EXCERTO DA FONTE:
◇ ◇ ◇ ◇ ◇
A versão literária de Xenofonte da defesa de Sócrates evidencia a opinião ética do filósofo sobre uma sentença de morte: que é melhor morrer antes do início da senilidade do que escapar da morte humilhando-se a uma perseguição injusta.

A outra fonte primária existente sobre as pessoas e os eventos do Julgamento de Sócrates (399 a.C.) é a Apologia de Sócrates, de Platão.

Xenofonte (430 a.C.–354 a.C.), ateniense nato, mas grande admirador do regime espartano, dedicou-se, sobretudo nas últimas duas décadas de sua vida, a escrever com intenção didática sobre Sócrates, além de ter sido responsável pela criação de outras obras com teor variado. Diferentemente de Platão, Xenofonte apresentou um Sócrates mais prático, buscando determinar com precisão o papel de cada indivíduo dentro da família e da sociedade. As obras de Xenofonte apresentam um tema em comum, que perpassa todas elas, a saber: a paideia. Neste contexto, encontramos, nos escritos socráticos de Xenofonte, um Sócrates com ênfase em ensino e educação, admirado por muitos seguidores, atraindo a fidelidade e simpatia de seus discípulos, porém seu modo polêmico de ser também despertou um forte sentimento de descontentamento entre seus inimigos.
◇ ◇ ◇ ◇ ◇
DADOS APRESENTADOS:

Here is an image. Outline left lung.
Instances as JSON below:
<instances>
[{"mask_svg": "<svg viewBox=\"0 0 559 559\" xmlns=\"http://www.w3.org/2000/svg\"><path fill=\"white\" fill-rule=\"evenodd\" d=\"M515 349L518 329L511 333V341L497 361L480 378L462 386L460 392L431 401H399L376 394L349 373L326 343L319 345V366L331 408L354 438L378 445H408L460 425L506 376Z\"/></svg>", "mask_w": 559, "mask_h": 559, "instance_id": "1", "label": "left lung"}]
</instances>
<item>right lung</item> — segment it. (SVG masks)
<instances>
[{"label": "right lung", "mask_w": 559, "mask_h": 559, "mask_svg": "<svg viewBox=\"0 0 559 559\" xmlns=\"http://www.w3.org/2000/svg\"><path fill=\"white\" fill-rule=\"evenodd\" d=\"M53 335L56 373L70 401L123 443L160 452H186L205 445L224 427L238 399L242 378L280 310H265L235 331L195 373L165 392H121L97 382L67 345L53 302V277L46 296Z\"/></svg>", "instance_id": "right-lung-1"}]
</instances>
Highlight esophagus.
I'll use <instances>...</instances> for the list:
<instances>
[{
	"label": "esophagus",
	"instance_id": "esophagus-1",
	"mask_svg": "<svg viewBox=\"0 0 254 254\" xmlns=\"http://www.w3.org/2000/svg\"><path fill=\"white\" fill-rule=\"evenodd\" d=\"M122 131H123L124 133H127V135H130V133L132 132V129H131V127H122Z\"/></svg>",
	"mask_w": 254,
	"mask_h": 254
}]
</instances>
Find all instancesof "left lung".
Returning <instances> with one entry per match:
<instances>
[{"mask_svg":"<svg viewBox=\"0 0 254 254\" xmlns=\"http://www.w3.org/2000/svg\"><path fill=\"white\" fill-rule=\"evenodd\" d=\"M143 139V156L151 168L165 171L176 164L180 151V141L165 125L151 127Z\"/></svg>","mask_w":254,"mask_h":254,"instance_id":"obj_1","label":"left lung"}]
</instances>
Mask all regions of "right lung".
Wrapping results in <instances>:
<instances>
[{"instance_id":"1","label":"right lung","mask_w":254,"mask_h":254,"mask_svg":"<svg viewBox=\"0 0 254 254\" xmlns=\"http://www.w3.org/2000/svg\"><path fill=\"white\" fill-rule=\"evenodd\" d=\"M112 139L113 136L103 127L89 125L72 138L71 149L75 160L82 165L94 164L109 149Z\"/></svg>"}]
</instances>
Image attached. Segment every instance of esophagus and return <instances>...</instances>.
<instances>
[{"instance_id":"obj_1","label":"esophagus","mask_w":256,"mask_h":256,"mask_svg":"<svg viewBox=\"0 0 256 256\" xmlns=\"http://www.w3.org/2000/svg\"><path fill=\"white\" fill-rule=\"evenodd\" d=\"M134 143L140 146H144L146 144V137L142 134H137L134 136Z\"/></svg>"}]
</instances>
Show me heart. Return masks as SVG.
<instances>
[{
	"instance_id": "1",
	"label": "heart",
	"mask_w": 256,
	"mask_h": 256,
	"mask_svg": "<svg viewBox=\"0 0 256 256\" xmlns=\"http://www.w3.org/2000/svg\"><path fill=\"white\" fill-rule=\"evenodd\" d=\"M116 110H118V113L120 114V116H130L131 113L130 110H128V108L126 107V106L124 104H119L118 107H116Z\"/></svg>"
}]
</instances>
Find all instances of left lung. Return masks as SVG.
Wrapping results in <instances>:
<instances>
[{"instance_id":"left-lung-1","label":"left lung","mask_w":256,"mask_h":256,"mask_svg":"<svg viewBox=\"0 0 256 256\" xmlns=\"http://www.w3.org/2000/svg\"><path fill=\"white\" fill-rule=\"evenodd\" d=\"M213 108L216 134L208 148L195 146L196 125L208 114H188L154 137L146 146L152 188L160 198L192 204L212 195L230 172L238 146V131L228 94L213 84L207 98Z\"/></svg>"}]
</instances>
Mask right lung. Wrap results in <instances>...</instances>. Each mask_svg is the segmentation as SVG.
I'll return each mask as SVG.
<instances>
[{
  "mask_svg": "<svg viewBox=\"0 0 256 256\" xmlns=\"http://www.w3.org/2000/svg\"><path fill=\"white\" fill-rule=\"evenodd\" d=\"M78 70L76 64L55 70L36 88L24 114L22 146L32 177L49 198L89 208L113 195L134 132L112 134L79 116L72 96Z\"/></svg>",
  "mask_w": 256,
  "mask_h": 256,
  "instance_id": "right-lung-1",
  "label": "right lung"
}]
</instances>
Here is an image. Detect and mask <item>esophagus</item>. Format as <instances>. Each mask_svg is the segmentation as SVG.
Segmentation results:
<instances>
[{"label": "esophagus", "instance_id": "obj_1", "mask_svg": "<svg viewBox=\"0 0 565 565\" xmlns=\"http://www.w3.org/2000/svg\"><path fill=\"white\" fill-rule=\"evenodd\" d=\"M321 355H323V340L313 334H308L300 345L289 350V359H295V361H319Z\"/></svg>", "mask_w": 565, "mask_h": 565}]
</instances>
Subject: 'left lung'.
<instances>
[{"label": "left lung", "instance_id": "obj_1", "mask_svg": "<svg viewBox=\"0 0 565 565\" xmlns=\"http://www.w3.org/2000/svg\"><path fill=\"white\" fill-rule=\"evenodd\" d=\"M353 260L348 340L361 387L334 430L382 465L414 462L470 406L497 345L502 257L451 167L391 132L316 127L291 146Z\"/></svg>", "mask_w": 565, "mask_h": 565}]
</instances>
◇ ◇ ◇ ◇ ◇
PROBLEMA A: Segundo o trecho sobre Xenofonte, qual é a outra fonte primária existente sobre as pessoas e os eventos do Julgamento de Sócrates?
PROBLEMA B: Enumere todas as pessoas mencionadas pelo nome no trecho sobre Xenofonte.
PROBLEMA C: Transcreva literalmente, do trecho sobre Xenofonte, tudo o que vai de "A versão literária" até "uma perseguição injusta.".
Responda com base somente no trecho sobre Xenofonte.

RESPOSTA FINAL A: A Apologia de Sócrates, de Platão.

RESPOSTA FINAL B: Xenofonte, Sócrates e Platão.

RESPOSTA FINAL C:
A versão literária de Xenofonte da defesa de Sócrates evidencia a opinião ética do filósofo sobre uma sentença de morte: que é melhor morrer antes do início da senilidade do que escapar da morte humilhando-se a uma perseguição injusta.